Reading text:
# Basenjis, Lab Pup, Pugs, Chihuahua & Horse



## Jess2308 (May 12, 2009)

LOTS of photos!!


----------



## Goldstar (Nov 12, 2011)

They are all beautiful. Don't know why but I imagined Basenjis to be bigger than that , the lab pup is almost as big, they are beautiful dogs, especially the tri coloured ones


----------



## PetloverJo (Nov 4, 2011)

Lovely photo's 

I would love a Basenji


----------



## Mese (Jun 5, 2008)

Great pics Hun


----------



## Jess2308 (May 12, 2009)

Goldstar said:


> They are all beautiful. Don't know why but I imagined Basenjis to be bigger than that , the lab pup is almost as big, they are beautiful dogs, especially the tri coloured ones


People always tell me they expect the basenji's to be bigger when they meet them in person, they are quite small dogs - perfect size IMO 



PetloverJo said:


> Lovely photo's
> 
> I would love a Basenji


Take your pick :laugh:



Mese said:


> Great pics Hun


Thank you!

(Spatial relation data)
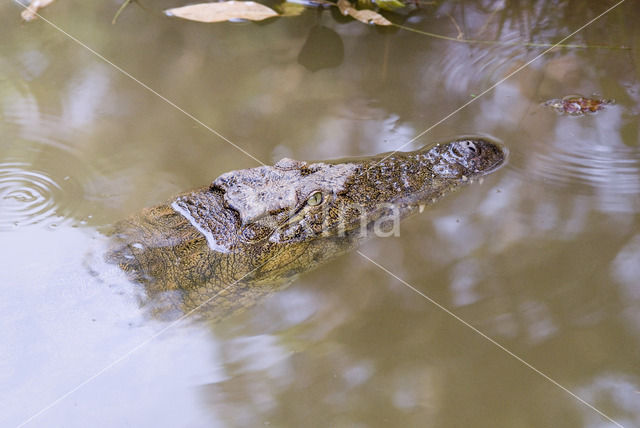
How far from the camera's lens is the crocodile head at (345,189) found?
101 inches

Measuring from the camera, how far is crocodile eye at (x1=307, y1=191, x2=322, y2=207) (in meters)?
2.61

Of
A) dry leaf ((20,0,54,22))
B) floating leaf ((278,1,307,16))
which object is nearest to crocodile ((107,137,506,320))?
floating leaf ((278,1,307,16))

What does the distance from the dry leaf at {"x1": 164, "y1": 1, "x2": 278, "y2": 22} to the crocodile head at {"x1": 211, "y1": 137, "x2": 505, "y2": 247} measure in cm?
167

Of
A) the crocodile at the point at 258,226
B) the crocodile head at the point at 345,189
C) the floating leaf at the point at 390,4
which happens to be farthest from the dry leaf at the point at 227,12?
the crocodile at the point at 258,226

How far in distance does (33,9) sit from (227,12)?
5.13 feet

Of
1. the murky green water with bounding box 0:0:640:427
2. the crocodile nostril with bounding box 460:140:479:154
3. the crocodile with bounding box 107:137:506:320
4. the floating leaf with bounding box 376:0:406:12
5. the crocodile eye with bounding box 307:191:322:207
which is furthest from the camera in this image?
the floating leaf with bounding box 376:0:406:12

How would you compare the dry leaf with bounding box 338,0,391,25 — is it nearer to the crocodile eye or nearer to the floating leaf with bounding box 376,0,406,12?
the floating leaf with bounding box 376,0,406,12

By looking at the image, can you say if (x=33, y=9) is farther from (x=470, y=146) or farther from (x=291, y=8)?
(x=470, y=146)

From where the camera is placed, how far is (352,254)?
278 cm

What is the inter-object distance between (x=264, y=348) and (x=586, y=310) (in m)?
1.50

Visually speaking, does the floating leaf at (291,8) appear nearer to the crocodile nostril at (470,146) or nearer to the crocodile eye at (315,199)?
the crocodile nostril at (470,146)

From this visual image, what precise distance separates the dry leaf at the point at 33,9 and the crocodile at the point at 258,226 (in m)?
2.42

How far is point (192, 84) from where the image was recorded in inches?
141

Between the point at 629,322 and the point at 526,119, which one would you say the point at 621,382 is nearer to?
the point at 629,322
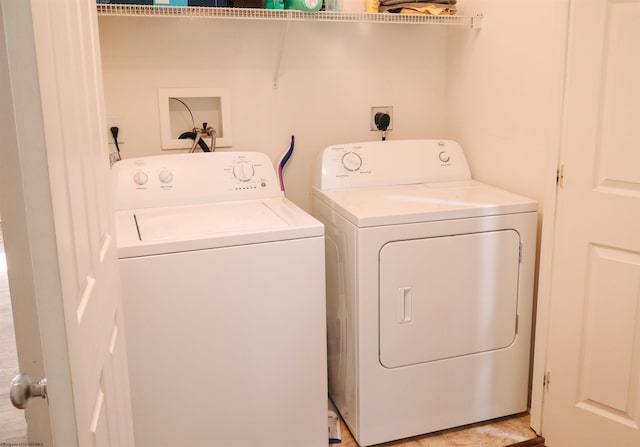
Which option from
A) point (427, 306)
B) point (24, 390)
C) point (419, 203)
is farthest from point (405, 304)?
point (24, 390)

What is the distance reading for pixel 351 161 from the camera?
8.12 feet

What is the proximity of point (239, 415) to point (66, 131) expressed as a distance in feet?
4.39

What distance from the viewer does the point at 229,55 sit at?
246 centimetres

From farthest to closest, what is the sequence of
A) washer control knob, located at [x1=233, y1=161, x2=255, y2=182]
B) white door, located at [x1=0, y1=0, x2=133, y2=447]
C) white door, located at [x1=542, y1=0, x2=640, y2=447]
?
washer control knob, located at [x1=233, y1=161, x2=255, y2=182] < white door, located at [x1=542, y1=0, x2=640, y2=447] < white door, located at [x1=0, y1=0, x2=133, y2=447]

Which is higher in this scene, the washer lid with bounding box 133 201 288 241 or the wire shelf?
the wire shelf

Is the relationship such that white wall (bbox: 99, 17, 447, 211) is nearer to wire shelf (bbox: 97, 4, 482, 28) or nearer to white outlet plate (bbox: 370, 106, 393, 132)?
white outlet plate (bbox: 370, 106, 393, 132)

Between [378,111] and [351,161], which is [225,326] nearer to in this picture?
[351,161]

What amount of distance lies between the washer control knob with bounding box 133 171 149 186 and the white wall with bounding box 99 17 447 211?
247 mm

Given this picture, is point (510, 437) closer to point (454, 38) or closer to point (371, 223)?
point (371, 223)

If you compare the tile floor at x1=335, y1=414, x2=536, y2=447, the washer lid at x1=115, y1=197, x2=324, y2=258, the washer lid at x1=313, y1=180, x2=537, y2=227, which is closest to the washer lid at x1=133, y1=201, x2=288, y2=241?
the washer lid at x1=115, y1=197, x2=324, y2=258

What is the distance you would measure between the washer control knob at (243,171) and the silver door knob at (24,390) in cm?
162

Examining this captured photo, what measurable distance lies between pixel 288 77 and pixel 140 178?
792mm

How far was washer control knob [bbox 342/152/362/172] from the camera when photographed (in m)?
2.47

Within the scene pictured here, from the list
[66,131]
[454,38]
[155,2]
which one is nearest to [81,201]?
[66,131]
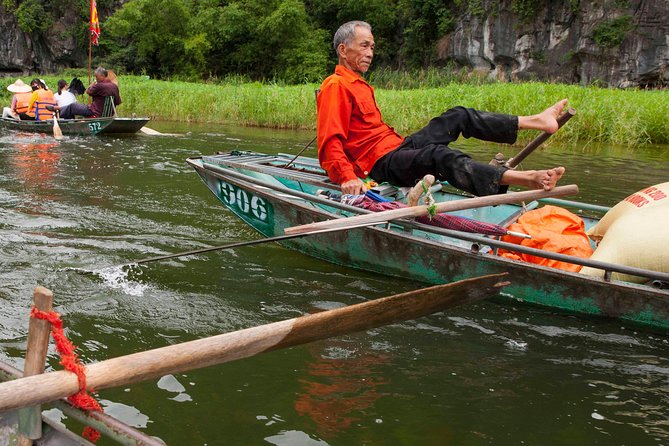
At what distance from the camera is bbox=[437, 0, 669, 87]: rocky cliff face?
24.3 meters

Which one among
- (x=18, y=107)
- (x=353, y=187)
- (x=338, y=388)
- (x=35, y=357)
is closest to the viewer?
(x=35, y=357)

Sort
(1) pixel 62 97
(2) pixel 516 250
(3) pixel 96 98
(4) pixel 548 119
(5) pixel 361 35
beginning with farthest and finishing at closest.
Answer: (1) pixel 62 97, (3) pixel 96 98, (5) pixel 361 35, (4) pixel 548 119, (2) pixel 516 250

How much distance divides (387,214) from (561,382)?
1.39 meters

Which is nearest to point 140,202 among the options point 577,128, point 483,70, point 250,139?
point 250,139

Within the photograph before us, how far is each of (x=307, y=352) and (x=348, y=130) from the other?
2.16 m

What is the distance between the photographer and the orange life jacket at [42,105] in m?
13.2

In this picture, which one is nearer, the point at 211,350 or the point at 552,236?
the point at 211,350

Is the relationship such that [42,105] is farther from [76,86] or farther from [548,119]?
[548,119]

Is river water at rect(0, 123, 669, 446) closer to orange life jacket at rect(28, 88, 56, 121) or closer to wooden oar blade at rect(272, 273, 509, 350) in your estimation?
wooden oar blade at rect(272, 273, 509, 350)

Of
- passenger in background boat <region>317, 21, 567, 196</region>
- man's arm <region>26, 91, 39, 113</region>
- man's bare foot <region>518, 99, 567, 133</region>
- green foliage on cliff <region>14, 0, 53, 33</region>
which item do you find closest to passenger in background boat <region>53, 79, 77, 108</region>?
man's arm <region>26, 91, 39, 113</region>

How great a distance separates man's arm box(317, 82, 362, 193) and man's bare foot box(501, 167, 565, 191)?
3.98 ft

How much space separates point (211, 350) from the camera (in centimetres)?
207

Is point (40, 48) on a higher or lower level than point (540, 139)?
higher

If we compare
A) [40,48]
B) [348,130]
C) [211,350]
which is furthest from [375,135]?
[40,48]
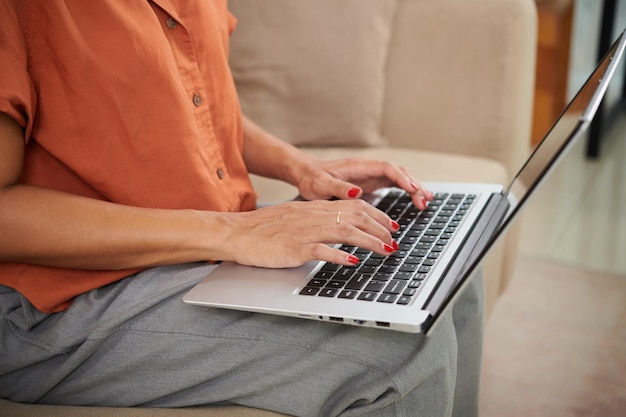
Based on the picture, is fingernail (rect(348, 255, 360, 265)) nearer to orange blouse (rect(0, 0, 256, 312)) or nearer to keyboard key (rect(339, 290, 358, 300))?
keyboard key (rect(339, 290, 358, 300))

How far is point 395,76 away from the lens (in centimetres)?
192

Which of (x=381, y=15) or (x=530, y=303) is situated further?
(x=530, y=303)

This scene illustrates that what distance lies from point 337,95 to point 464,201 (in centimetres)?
73

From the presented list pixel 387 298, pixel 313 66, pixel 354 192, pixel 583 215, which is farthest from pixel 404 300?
pixel 583 215

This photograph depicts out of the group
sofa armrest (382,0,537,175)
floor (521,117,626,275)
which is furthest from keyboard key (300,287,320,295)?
floor (521,117,626,275)

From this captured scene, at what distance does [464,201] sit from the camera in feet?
3.94

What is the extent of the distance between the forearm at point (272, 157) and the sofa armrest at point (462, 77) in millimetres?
621

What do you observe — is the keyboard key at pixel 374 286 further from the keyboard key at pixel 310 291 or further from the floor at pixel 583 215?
the floor at pixel 583 215

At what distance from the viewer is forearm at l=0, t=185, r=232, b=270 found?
91 cm

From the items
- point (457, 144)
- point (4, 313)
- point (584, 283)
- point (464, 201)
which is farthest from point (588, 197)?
point (4, 313)

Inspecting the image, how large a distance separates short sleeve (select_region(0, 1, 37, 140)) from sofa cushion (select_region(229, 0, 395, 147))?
100 centimetres

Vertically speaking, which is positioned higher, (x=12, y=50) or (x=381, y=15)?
(x=12, y=50)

Challenges:
1 - In the dog photo thread, what do people tell Jess2308 they expect when they meet the basenjis in person?
2 - Copy the dog photo thread word for word, from "## Goldstar (Nov" up to and including "(Nov 4, 2011)".
3 - Continue the dog photo thread from where it stops.
The entries have no role in this work.

Response list:
1 - They expect the basenjis to be bigger.

2 -
## Goldstar (Nov 12, 2011)

They are all beautiful. Don't know why but I imagined Basenjis to be bigger than that , the lab pup is almost as big, they are beautiful dogs, especially the tri coloured ones


----------



## PetloverJo (Nov 4, 2011)

3 -
----------



## Labrador Laura (Sep 12, 2010)

Beautiful dogs 

The lab pup looks so cheeky!! And your Basenjis are just gorgeous


----------



## portiaa (Dec 10, 2010)

I love Basenjis :001_wub: 

Gorgeous pictures of the doglets, stunning horse also


----------



## newton123 (Mar 17, 2012)

very nice pics...i love it.


----------



## Chihuahua-Rocky (May 10, 2011)

Love the Chihuahua and the red Basenji!!!


----------



## Bisbow (Feb 20, 2012)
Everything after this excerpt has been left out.